Sheffield’s sewer gas destructors

Webb’s sewer gas destructor, Monckton Road, Wincobank, Sheffield

The Victorian preoccupation with sanitation was at least as significant in its time as the current concern about climate change and global warning is in the twenty-first century.

For decades I’ve been giving lectures and running tours under the titles ‘Victorian Cemeteries’ and ‘Victorian Sewerage’ to illustrate the spectacular achievements of the Sanitary Movement but the topic is actually much wider than water supply, sewage disposal, cemeteries and crematoria.

It embraces such matters as awareness of hygiene, the development of cheap mass-produced soap, the water-closet, public lavatories and communal baths, improvements to hospitals and medical practice, vaccination, street lighting and paving, and garbage collection.  It’s a huge topic which we tend to take for granted.

I’m presenting my ‘Victorian Sewerage’ lecture to the Friends of Zion Graveyard on Monday evening, October 20th, at the Upper Wincobank Undenominational Chapel, Wincobank Avenue, Sheffield, S5 6BB, when I’ll illustrate the Grade-II listed sewer gas destructors nearby – gas lamps with a sanitary purpose.

The installation of public sewers in nineteenth-century towns and cities was a huge public benefit, but it wasn’t a perfect solution.  Tons of human ordure trickling underground to the sewage farms made their presence felt as vapours rose from the drains into the atmosphere at ground level, and methane in the sewers could in some circumstances cause explosions.

A Birmingham engineer, Joseph Edmund Webb (1862-1936), first patented his sewer gas destructor in 1892, connecting a conventional street lighting column to the sewer system rather than the town gas supply, so that sewer gas was ignited by the flame, at a temperature of around 700°F, destroying the methane and its persistent smell.

The amount of methane released sometimes failed to keep the lamp lit, until Webb’s subsequent patents provided for a back-up town-gas supply, and a system of filters and traps ensured that the flame remained lit twenty-four hours a day.

Ten local authorities had ordered destructors by 1896 and subsequently the company supplied towns and cities not only in Britain but to France, Spain, Canada, India and Singapore.

Because Sheffield’s hilly terrain meant that underground gradients could trap gas and cause dangerous concentrations of methane, the city installed eighty-four Webb destructor lamps, more apparently than any other public authority.

These unregarded public-health assets were gradually superseded by the practice of fitting ventilator stack pipes to buildings, venting the gas to the atmosphere at a sufficient height for it not to be a nuisance, and gas street-lights eventually gave place to electric lamps.

Sheffield’s Webb destructor lamps were disconnected from the gas supply in the 1960s, yet four in the Nether Edge area were restored as a heritage feature in the 1990s.

By the millennium only twenty-four survived, in various states of neglect, and twenty of them were listed Grade II and restored by a partnership of Sheffield City Council, English Heritage, Historic England and the bespoke lantern manufacturer, Pudsey Diamond Engineering Ltd.

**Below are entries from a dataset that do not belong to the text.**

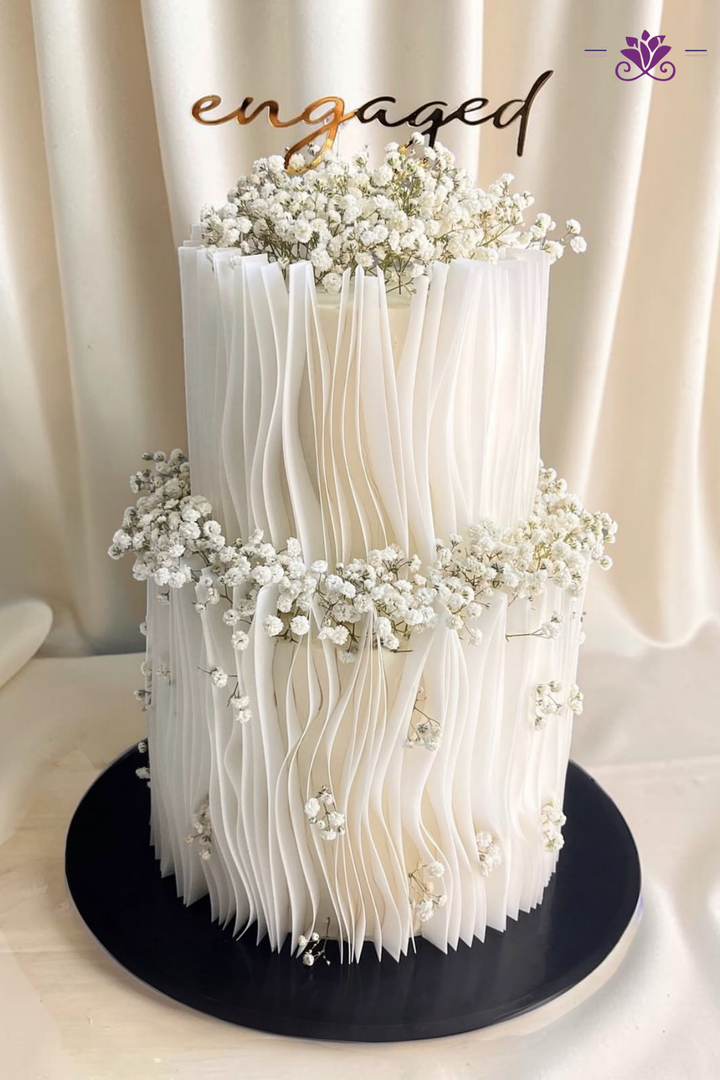 Beautiful white birthday cake with stylish gold candles.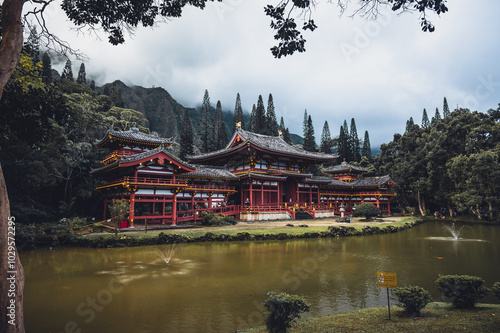 A tranquil view of an elegant traditional temple beside a serene pond, surrounded by mountains on a cloudy day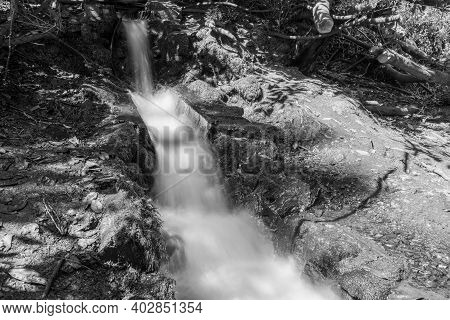 Long Exposure Of A Man Made Waterfall At Canonteign Falls In Dartmoor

No other British city has such a splendid collection of listed sewer lamps.

The listed lamps are once more a source of local pride as street furniture and they add to the public stock of harmless pleasure for those who wish to attempt The 6 Gas Lamps Race – Run Times or cycle past all twenty-four.

I’m grateful to Penny Rae, who invited me to speak to the Friends of Zion Graveyard, for alerting me to the two sewer lamps on the road from Shiregreen to Meadowhall which, to my shame, I’d never noticed before, though I’ve driven past them hundreds of times.